Muhammad Ghulam, Shamim Hossain M
Chair of Pervasive and Mobile Computing, King Saud University, Riyadh 11543, Saudi Arabia.
Department of Computer Engineering, College of Computer and Information Sciences, King Saud University, Riyadh 11543, Saudi Arabia.
Inf Fusion. 2021 Aug;72:80-88. doi: 10.1016/j.inffus.2021.02.013. Epub 2021 Feb 25.

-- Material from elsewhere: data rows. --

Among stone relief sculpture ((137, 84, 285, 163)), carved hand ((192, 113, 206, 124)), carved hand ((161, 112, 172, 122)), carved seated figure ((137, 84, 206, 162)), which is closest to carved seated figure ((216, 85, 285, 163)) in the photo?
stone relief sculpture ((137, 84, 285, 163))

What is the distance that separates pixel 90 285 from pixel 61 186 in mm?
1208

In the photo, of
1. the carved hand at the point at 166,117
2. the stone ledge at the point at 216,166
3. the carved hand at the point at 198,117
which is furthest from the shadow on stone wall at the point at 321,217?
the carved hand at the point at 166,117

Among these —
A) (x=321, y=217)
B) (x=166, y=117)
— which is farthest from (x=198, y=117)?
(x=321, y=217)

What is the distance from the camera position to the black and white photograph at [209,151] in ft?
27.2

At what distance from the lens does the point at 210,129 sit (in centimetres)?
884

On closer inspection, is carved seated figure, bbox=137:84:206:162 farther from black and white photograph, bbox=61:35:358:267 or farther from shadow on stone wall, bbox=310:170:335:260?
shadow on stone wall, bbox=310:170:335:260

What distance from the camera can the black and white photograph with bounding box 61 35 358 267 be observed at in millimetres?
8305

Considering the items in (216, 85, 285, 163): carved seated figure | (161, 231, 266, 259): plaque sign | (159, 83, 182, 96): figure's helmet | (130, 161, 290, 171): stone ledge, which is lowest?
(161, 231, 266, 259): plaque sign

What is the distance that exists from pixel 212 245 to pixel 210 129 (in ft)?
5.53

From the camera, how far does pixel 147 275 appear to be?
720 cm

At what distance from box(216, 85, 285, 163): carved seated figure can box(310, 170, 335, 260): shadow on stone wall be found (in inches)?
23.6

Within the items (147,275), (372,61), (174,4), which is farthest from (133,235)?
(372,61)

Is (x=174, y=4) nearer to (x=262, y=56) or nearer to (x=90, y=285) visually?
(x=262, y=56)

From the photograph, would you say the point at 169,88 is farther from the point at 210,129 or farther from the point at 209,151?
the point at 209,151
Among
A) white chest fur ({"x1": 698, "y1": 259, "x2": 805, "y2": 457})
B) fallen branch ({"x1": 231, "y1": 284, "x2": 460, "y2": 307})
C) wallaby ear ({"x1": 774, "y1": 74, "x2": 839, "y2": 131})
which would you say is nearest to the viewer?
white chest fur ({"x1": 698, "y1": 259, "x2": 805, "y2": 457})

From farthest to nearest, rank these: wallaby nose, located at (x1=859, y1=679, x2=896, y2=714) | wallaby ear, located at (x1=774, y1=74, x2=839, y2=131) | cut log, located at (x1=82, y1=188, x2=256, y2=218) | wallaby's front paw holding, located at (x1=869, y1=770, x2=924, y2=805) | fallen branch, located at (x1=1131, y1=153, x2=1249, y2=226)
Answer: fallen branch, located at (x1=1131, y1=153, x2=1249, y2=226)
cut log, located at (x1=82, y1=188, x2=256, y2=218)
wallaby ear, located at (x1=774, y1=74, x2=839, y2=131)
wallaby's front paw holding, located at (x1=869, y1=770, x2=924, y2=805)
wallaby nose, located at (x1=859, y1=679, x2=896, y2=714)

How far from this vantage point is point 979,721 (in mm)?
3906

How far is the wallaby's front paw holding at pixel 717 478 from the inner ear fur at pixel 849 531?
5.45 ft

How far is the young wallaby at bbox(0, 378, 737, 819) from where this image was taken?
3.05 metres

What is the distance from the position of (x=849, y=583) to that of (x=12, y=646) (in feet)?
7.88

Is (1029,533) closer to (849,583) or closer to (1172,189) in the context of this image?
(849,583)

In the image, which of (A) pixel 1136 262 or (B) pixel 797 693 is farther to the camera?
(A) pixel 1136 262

COVID-19 or related viral pandemics should be detected and managed without hesitation, since the virus spreads very rapidly. Often with insufficient human and electronic resources, patients need to be checked from stable patients using vital signs, radiographic photographs, or ultrasound images. Vital signs do not often offer the right outcome, and radiographic photos have a variety of other problems. Lung ultrasound (LUS) images can provide good screening without a lot of complications. This paper suggests a model of a convolutionary neural network (CNN) that has fewer learning parameters but can achieve strong accuracy. The model has five main blocks or layers of convolution connectors. A multi-layer fusion functionality of each block is proposed to improve the efficiency of the COVID-19 screening method utilizing the proposed model. Experiments are conducted using freely accessible LUS photographs and video datasets. The proposed fusion method has 92.5% precision, 91.8% accuracy, and 93.2% retrieval using the data collection. These efficiency metric levels are considerably higher than those used in any of the state-of-the-art CNN versions.
应毫不犹豫地检测和管理新冠病毒(COVID-19)或相关病毒性大流行,因为病毒传播非常迅速。由于人力和电子资源往往不足,需要使用生命体征、X光照片或超声图像对病情稳定的患者进行检查。生命体征往往无法提供正确的结果,而X光照片则存在各种其他问题。肺部超声(LUS)图像可以在没有很多并发症的情况下提供良好的筛查。本文提出了一种卷积神经网络(CNN)模型,该模型学习参数较少,但能实现较高的准确率。该模型有五个主要的卷积连接块或层。建议每个块采用多层融合功能,以提高利用所提出模型的COVID-19筛查方法的效率。使用可免费获取的LUS照片和视频数据集进行实验。所提出的融合方法在数据收集方面的精确率为92.5%,准确率为91.8%,召回率为93.2%。这些效率指标水平明显高于任何现有最先进的CNN版本所使用的水平。